I have a confession. I’m not really much of a fan of modern music past Mr. Stravinsky. Although a few pieces creep through like, say, Samuel Barber’s Vanessa. (Sorry, that was a joke.)
I don’t mind the first two acts of John Adam’s Nixon in China. Also I think the same composer’s “On the transmigration of souls” is a great and moving work. I try modern opera, especially when it gets attention (like when Alex Ross of the New Yorker tells me I should pay attention) but none of it really sticks to my ribs the way Verdi and Wagner do.
Los Angeles is a one industry town and that industry is the movies. Philip Glass broke into the soundtrack business with 1982’s seminal Koyaanisqatsi and never looked back. He’s had an enormous and varied output since. From being commissioned by Universal in 1998 to score their classic 1931 Dracula with Bela Lugosi (which never had a proper soundtrack) to an Academy Award nomination for his very fine work on Stephen Daldry’s The Hours (he was robbed), he’s gone on to score rom-coms (No Reservations) and super-hero movies (Fantastic Four.) He’s nothing if not prolific.
LA Opera only started showing their love fairly recently first with their “Off Grand” series which pairs experimental works with special venues. They started with a Halloween performance in a restored downtown movie palace of his oratorio to film for Jean Cocteau’s La Belle et la Bête and then few years later a performance by the Kronos Quartet of the Dracula score to the film live.
Then things got serious. They presented his Einstein on the Beach in 2013 in its sui generis production by Robert Wilson and his Akhnaten just last year (from the ENO before it goes to the Met). Closing out his triptych of “Portraits” is Satyagraha, which opened last weekend.
The opera focuses on Gandhi and his experiences living in South Africa when he first started developing his philosophy of “Truth-Force” (satyagraha) through non-violent resistance. The five most prominent people in his life are represented onstage with a sixth making a cameo appearance.
Each act is also overseen by a representative of the past-present-future of the satyagraha movement. The storytelling is non-linear in many cases and the theatrical principles deployed in that telling are as varied and imaginative as they are affecting and impactful (“…is that a coat hanger?”) Maybe it’s the ritualistic nature of the piece but I simply can’t recall the last time a theatrical performance burned itself into my memory the way this did.

++++

◆ **Activity list**:
A - In the Satyagraha review, rewrite the passage from "LA Opera only" to "opened last weekend.", substituting "Arditti Quartet" for "Kronos Quartet".
B - Translate this sentence from the Satyagraha review into Spanish: "Los Angeles is a one industry town and that industry is the movies."

++++

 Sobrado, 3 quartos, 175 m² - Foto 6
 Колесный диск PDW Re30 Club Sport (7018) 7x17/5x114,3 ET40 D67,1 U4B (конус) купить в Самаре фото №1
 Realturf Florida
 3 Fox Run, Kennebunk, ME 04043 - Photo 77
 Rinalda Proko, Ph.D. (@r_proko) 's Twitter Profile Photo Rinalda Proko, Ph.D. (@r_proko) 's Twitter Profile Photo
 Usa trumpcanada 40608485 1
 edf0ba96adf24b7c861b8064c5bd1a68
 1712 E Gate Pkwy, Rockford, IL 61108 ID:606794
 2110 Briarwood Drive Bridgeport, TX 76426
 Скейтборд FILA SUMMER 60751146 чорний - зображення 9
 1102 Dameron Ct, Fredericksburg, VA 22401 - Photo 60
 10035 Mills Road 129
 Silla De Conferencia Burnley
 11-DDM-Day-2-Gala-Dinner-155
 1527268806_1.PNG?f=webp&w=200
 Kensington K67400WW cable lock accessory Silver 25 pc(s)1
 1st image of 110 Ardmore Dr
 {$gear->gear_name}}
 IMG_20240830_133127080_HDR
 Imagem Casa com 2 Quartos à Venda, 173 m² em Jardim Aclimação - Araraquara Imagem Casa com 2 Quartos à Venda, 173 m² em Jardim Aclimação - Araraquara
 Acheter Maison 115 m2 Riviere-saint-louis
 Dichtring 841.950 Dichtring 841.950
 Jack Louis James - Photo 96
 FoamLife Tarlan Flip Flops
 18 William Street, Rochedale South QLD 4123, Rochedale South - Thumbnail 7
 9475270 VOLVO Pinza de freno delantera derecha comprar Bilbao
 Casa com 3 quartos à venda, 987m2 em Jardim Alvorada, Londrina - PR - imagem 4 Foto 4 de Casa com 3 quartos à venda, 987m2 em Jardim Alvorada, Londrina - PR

++++

◆ **Results**:
A -
LA Opera only started showing their love fairly recently first with their “Off Grand” series which pairs experimental works with special venues. They started with a Halloween performance in a restored downtown movie palace of his oratorio to film for Jean Cocteau’s La Belle et la Bête and then few years later a performance by the Arditti Quartet of the Dracula score to the film live.
Then things got serious. They presented his Einstein on the Beach in 2013 in its sui generis production by Robert Wilson and his Akhnaten just last year (from the ENO before it goes to the Met). Closing out his triptych of “Portraits” is Satyagraha, which opened last weekend.

B - Los Ángeles es una ciudad de una sola industria, y esa industria es el cine.